— S'ils marchent sur nous, il n'y a pas un instant à perdre! s'écria Tétrik effrayé en s'adressant au jeune général qui, calme, pensif, les bras croisés sur la poitrine, réfléchissait en silence; il faut agir, et promptement agir!
— Avant d'agir, répondit Victoria toujours méditatif, il faut penser.
— Mais, reprit le gouverneur, si les Franks s'avancent rapidement vers le camp…
— Tant, mieux! dit Victoria avec impatience, tant mieux, laissons-les s'approcher…
La réponse de Victoria surprit Tétrik, et, je l'avoue, j'aurais été moi-même étonné, presque inquiet d'entendre le jeune général parler de temporisation en présence d'une attaque imminente, si je n'avais eu de nombreuses preuves de la sûreté de jugement de Victorin. Sa mère fit signe au gouverneur de le laisser réfléchir à son plan de bataille, qu'il méditait sans doute, et dit à Marion:
— Vous arrivez ce matin de votre voyage au milieu des peuplades de l'autre côté du Rhin, si souvent pillées par ces barbares. Quelles sont les dispositions de ces tribus?
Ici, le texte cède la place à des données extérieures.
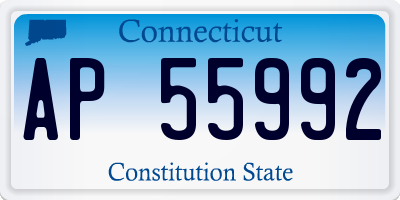 Connecticut

AP 55992

Constitution State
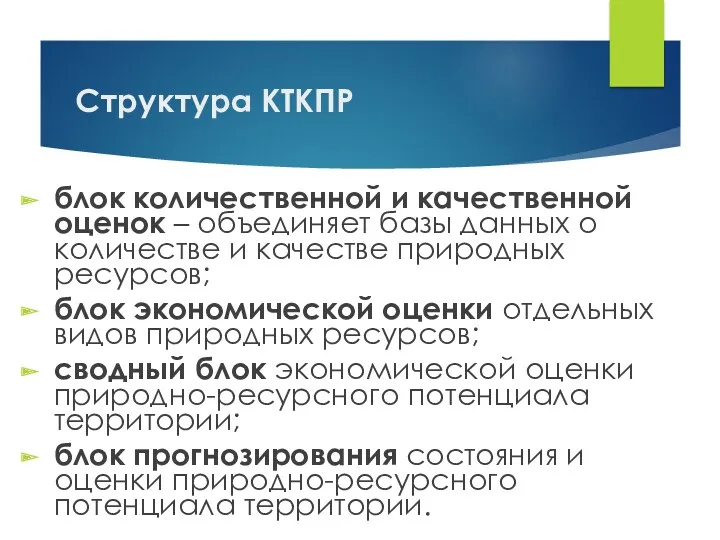 Структура КТКПР

блок количественной и качественной оценок – объединяет базы данных о количестве и качестве природных ресурсов;

блок экономической оценки отдельных видов природных ресурсов;

сводный блок экономической оценки природно-ресурсного потенциала территории;

блок прогнозирования состояния и оценки природно-ресурсного потенциала территории.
— Trop faibles pour agir seules, elles se joindront à nous au premier appel… Des feux allumés par nous, ou le jour ou la nuit, sur la colline de Bérak, leur donneront le signal; des veilleurs l'attendent; aussitôt qu'ils l'apercevront, ils se tiendront prêts à marcher; un de nos meilleurs capitaines, après le signal donné, fera embarquer quelques troupes d'élite, traversera le Rhin et opérera sa jonction avec ces tribus, pendant que le gros de notre armée agira d'un autre côté.
— Votre projet est excellent, capitaine Marion, dit Victoria; en ce moment surtout une pareille alliance nous est d'un grand secours… Vous avez, comme d'habitude, vu juste et loin…
— Quand on a de bons yeux, il faut tâcher de s'en servir de son mieux, répondit avec bonhomie le capitaine; aussi ai-je dit à mon ami Eustache…
— Quel ami? demanda Victoria; de qui parlez-vous, capitaine?